**Consigna 1**
Responde a estas preguntas sobre el texto del primer herido en los disturbios de Madrid:
(a) ¿Qué bandera llevaba el herido?
(b) ¿Por debajo de qué cifra se sitúa la renta per cápita anual de Moratalaz?
(c) ¿Cuál es el tercer golpe que recibe el herido en el vídeo?
**Consigna 2**
Prosigue el texto del primer herido en los disturbios de Madrid a partir de su última frase.

===== Texto proporcionado

Contempla uno atónito las imágenes de la primera persona herida en disturbios callejeros entre partidarios y detractores de la gestión que ha realizado el Gobierno de la Nación en esto de la crisis del coronavirus. Un tipo como usted, gruesito tras sesenta días de encierro, con esa cierta alopecia que te llega a los 34 años, que portaba una bandera de España y estaba en medio de una cacerolada de esas, tan democráticas cuando no las sufres, tan condenables cuando son para criticarte.
No, no era uno de los famosos y repijos Cayetanos de las zonas pudientes y pijas de Madrid, era un cualquierucho sin importancia de Moratalaz, un barrio de Madrid donde la renta per cápita anual se sitúa por debajo de los 12.000 euros. Tal vez era un importante terrateniente, un luchador de grecorromana, quizás un esforzado autónomo, con seguridad un trabajador de la media. Lo mismo da. Es el primer herido que nos deja una de las tanganas que se empiezan a formar en las calles de la capital de España.
Algo gordísimo debió decir o hacer a un grupo de pibes, que en cuestión de dos segundos recibe un primer bofetón, luego una especie de puñetazo de arriba a abajo, y después una patada voladora, o al menos eso se ve en un vídeo que ronda desde ayer por todos los medios de comunicación. En otros sitios hay quien asegura que el herido previamente había pegado a tres transeúntes y derribado a un cuarto.

==========
===== Datos para revisión

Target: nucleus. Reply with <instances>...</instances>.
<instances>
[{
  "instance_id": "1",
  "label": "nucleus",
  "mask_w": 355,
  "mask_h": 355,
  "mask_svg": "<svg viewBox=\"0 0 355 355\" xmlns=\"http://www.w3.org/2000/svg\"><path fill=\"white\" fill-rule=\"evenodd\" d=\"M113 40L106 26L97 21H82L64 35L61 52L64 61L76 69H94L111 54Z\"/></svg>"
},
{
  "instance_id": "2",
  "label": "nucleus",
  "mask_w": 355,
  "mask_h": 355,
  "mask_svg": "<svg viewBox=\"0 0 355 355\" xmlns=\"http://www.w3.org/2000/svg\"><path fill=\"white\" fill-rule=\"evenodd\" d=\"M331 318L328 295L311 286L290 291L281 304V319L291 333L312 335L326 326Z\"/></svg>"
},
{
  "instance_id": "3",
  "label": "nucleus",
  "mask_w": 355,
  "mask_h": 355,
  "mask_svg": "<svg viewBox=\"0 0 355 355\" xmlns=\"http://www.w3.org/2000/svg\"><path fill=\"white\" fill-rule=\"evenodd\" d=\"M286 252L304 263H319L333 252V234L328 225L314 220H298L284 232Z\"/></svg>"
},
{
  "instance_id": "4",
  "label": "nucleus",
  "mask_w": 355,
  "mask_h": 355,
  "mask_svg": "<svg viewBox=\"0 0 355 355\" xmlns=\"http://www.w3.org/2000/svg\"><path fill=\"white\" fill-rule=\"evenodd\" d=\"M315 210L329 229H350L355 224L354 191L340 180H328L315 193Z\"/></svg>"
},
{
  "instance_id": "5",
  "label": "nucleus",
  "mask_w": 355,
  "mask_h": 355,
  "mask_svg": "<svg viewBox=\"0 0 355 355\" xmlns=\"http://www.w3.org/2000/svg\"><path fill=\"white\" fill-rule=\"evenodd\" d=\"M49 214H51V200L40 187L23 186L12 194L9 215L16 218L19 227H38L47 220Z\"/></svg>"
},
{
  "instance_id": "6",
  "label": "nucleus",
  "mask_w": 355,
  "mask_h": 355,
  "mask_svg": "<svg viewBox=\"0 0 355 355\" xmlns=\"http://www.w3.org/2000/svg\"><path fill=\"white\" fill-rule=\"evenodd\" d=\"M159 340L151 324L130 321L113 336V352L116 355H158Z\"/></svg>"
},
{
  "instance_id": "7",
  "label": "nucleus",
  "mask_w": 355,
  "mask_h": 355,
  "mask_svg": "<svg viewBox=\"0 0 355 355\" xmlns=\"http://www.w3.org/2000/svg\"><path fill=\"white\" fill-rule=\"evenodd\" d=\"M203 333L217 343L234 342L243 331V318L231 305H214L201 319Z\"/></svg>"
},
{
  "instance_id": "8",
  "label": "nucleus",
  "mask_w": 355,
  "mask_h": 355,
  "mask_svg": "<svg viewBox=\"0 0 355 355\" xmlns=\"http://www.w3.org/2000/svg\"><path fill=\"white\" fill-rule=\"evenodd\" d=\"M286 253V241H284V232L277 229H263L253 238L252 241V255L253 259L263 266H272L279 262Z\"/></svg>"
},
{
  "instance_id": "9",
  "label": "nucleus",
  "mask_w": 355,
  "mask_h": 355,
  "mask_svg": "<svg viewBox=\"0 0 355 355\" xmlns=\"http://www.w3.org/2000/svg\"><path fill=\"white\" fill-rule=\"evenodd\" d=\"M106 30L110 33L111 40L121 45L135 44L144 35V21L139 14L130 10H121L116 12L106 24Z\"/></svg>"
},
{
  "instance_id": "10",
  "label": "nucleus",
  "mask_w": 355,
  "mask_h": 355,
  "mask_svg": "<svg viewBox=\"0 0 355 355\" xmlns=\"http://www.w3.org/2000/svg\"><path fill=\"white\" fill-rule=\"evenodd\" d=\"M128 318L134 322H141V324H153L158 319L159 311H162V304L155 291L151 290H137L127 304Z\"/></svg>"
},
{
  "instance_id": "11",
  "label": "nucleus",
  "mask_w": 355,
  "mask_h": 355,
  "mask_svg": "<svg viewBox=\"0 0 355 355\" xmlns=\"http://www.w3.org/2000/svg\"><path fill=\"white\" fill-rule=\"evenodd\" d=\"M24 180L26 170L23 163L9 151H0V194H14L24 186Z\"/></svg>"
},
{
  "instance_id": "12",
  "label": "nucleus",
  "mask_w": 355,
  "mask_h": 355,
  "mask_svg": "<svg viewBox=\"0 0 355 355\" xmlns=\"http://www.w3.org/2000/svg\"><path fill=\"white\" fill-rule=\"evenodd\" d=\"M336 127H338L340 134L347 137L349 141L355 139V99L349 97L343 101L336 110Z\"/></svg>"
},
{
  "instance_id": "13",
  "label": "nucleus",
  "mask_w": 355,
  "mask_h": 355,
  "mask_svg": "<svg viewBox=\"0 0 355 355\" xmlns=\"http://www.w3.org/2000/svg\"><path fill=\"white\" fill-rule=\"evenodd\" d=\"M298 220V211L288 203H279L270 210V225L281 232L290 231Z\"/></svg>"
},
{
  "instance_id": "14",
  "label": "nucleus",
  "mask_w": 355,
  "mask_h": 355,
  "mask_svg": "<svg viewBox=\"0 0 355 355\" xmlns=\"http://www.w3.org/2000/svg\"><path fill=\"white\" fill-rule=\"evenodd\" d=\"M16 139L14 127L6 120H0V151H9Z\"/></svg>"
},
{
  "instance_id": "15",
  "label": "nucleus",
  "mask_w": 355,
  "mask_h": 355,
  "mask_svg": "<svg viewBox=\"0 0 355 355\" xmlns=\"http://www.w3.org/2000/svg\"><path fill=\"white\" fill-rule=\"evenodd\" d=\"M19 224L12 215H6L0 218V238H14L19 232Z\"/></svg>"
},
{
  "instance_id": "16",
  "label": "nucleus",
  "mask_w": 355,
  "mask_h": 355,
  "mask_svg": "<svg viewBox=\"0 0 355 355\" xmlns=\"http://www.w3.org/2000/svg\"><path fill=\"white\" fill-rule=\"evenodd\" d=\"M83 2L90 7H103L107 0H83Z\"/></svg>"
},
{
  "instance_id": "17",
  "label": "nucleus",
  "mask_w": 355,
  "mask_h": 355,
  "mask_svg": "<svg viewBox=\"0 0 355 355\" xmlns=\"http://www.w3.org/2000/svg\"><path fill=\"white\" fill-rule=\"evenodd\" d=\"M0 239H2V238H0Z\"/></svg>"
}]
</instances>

==========

**Solución del ejercicio 1**
(a) Llevaba una bandera de España.
(b) Se sitúa por debajo de los 12.000 euros.
(c) Recibe una patada voladora.

**Solución del ejercicio 2**
Relato, mucho relato. Los unos quieren demostrar con hechos que las protestas callejeras no son cosa de horteras de jersey al hombro y la criada tocando la cacerola en nombre de la jefa con las perlas al cuello, y que están siendo acosados por bandas organizadísimas y ultras expertos en reyertas urbanas. Los otros se sienten muy avergonzados del uso de la bandera de España y advierten de lo malísimo que es azuzar a la gente a que salga a manifestarse sin guardar la distancia de seguridad.
Compatriotas es la palabra de moda. Se usa tan alegremente por unos y otros que da hasta vergüenza ajena, sobre todo cuando es la bandera española la que aparece en medio de las refriegas como parte del decorado. Bonita forma de honrarla.
¿Quién pierde en esta guerra de guerrillas? Claro que sí, amigo, amiga, pierde usted. Pierdo yo. Y seguiremos perdiendo si el campo de batalla de las redes sociales -con un Twitter cada vez más pestilente, donde la gente se escupe en la cara escudándose en el más impune de los anonimatos-, termina por trasladarse a la calle.
Es lo que nos falta. A los inocuos aplausos en las ventanas siguieron las cacerolas aisladas, luego las vuvuzelas y más tarde el ruido en la vía pública, ahora la pelea y el primer herido, mañana será un contenedor quemado, pasado unas lunas rotas y en unos días igual se montan las primeras barricadas. Y en este clima escandalosamente prebélico tenemos concentraciones en coche convocadas en las principales ciudades españolas para el próximo día 23.
Mientras, los que deberían afanarse en resolver todo esto no hacen más que avivarlo de forma irresponsable. Si tú me escrachas en tu casa, yo lo hago en la tuya, ven y da la cara, te vas a enterar, ¿me estás amenazando?... Ese es el nivel medio de los más de seiscientos parlamentarios nacionales que, en un importante número, desde mediados de marzo no disparan chícharo.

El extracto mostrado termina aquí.